##### Extract provided

OpenTelemetry

The otel feature exports all kumo spans and events to any OpenTelemetry-compatible backend via OTLP/gRPC — Jaeger, Grafana Tempo, Datadog, Honeycomb, and others.

No changes to spider code are required. Every request, retry, item scrape, and pipeline drop is automatically traced with structured fields.

Installation

kumo = { version = "0.1", features = ["otel"] }

Usage

Call kumo::otel::init() once at the start of main, before creating any CrawlEngine:

#[tokio::main]
async fn main() -> Result<(), kumo::error::KumoError> {
    kumo::otel::init("my-crawler", "http://localhost:4317").await?;

    CrawlEngine::builder()
        .concurrency(8)
        .run(MySpider)
        .await?;

    kumo::otel::shutdown();  // flush remaining spans before exit
    Ok(())

##########

- [What is required]:
According to the OpenTelemetry text, when should kumo::otel::init() be called?

##### Dataset excerpt

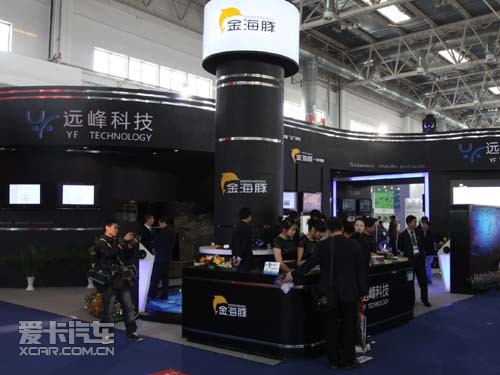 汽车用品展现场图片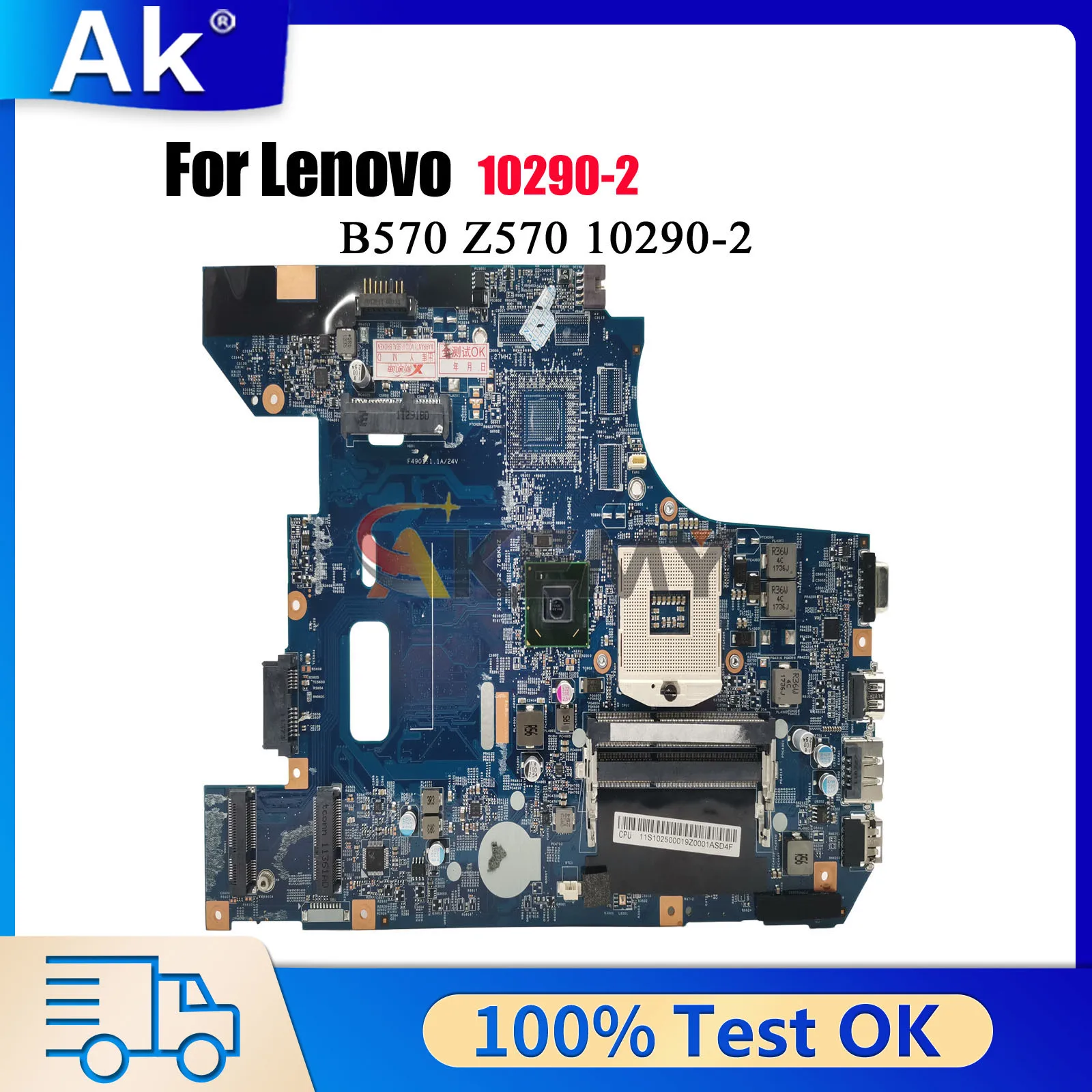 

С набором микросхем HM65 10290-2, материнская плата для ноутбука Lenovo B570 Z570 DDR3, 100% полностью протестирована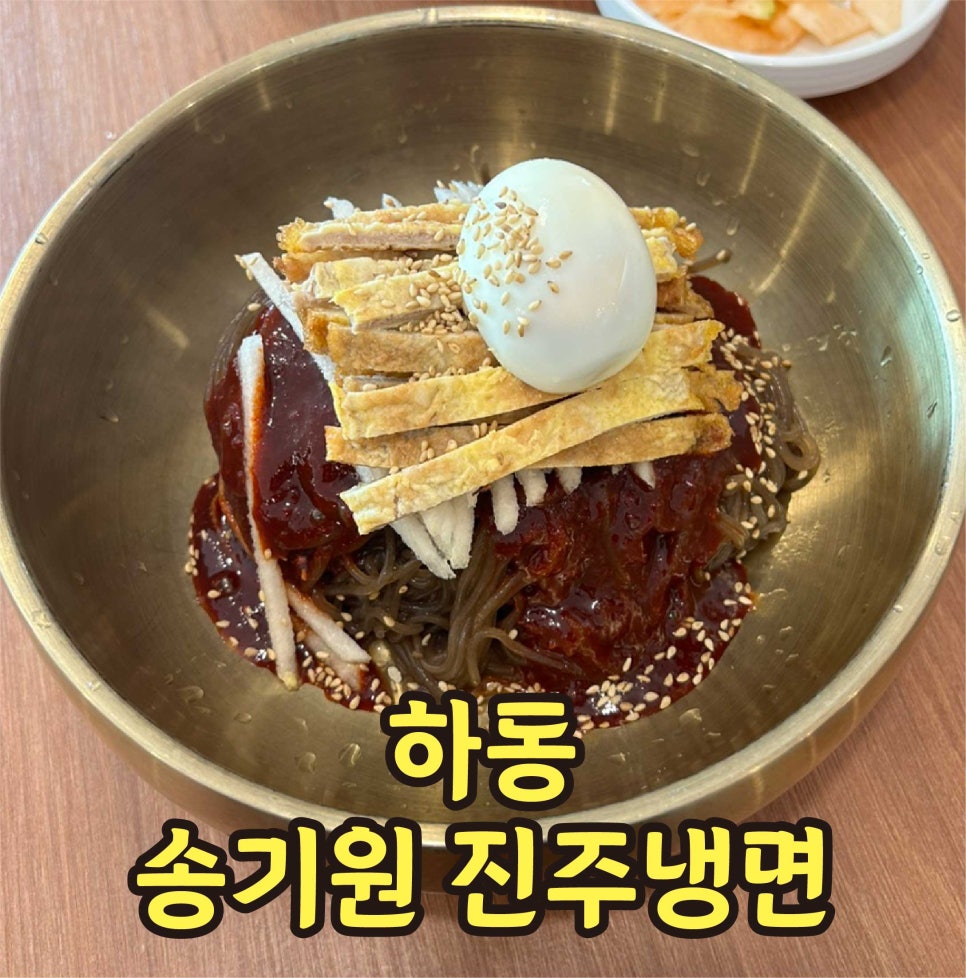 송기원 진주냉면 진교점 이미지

##########

- [Answer space]:
Once at the start of main, before creating any CrawlEngine.